December 24, 2024
Business

Mainers attempt to beat the spike in oil prices by buying alternative fuels

As the first week of summer draws to a close, patio furniture lines the storefront of Finest Hearth & Home and gas grills are for sale, ready for the Fourth of July barbecue.

While shoppers expect to see the displays of summer merchandise, it is not the sunshine or a neighborhood gathering that lures them to the Hogan Road store in Bangor.

It’s the pellet stoves.

“I’d say about 90 percent of the people in the door are looking for a pellet stove,” said Mark Strang, a salesman at the Bangor store. “It’s either buy something else [other than oil] now and next year you can pay for a cruise, or you can buy oil.”

Heating oil prices have reached about $4.50 a gallon, and many Maine homeowners now are searching for alternative fuel sources. Residents are no longer trying to save dollars to take the children to Disney World; they are just trying to stash away pennies to pay the oil bill.

As part of the switch to alternative energy sources, pellet stoves have become the latest trend in store layaway items. Since startup costs can be overwhelming to some families, Mark Higgins, a partner of Evergreen Home Solutions in Ellsworth, said his company tries to work with customers. Stoves range from $2,100 to $4,500, and the average installation cost is around $500, he said.

Several patrons come in weekly to drop off a couple hundred dollars toward the eventual purchase of a stove, Higgins said. For those who want to buy now, pellet stoves are among homes, cars, boats and furniture as an acceptable item to finance.

“We have a couple of different companies we can do financing with,” said Higgins. “I can tell you in five minutes whether you’re approved, just like a furniture store.”

Scott Arthurs of Orrington has his own financing plan.

“We’re going to put it on the credit card,” said Arthurs, who was shopping for a stove at Finest Hearth & Home this week. “My father gave me the best piece of advice – if you don’t owe anything, you don’t own anything.”

The brands, styles and features of pellet stoves vary just as much as the funding. The average stove has an 80 percent to 85 percent efficiency rating, and a ton of pellets, which is the most common unit of measure, costs $219 at Dysart’s in Hermon, according to the company Web site. At this price and efficiency rating, wood pellets generate twice the amount of British Thermal Units, or Btu, as No. 2 heating oil.

If heating oil continues to climb and pellets remain stable, in some cases a pellet stove can pay for itself in less than a year, Higgins said.

Consumers must be convinced of the long-term payoff.

Last Saturday, Strang said he felt like a college professor. His course: Wood Pellets 101. Nearly 20 customers gathered around the pellet stove display as he explained features and costs. He educated, and he sold. On one day in May, Strang said, he sold 19 pellet stoves, breaking a store sales record.

When a tractor-trailer truck of merchandise pulled into Finest Hearth & Home one evening this week, Strang estimated that between six and eight stoves were in the shipment.

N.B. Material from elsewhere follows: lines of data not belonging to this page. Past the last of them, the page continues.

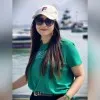 Urooj Naz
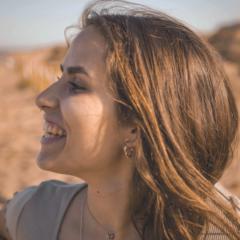 Esther Garcia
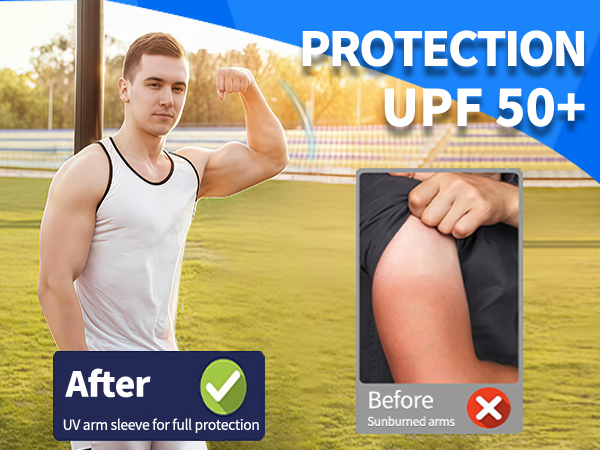 UV Protection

“They are getting to the store, but those were sold six to eight weeks ago,” Strang said.

In the past few years manufacturers have begun to focus on the aesthetics of the stoves, Higgins said. Designs have evolved so much, he considers them pieces of art.

Pellet stove owner Allen Nygren of Hampden said the most attractive part of pellet heat, aside from the cost, is the low maintenance.

“The beauty of it is it feeds itself and it gets rid of ash itself,” Nygren said.

Burning pellets is a compromise between chopping, storing and loading stick wood into a stove, and simply turning up your oil heat thermostat, Higgins said. While lifting the 40-pound pellet bags and loading the machine is work, it’s nothing compared to splitting wood and lugging sticks in and out of the house.

Nygren, who has owned two stoves for a couple of months now – one for his home and the other for his business in Hermon – said the pellet craze is simple economics: People don’t want to pay the high oil prices if other options are available.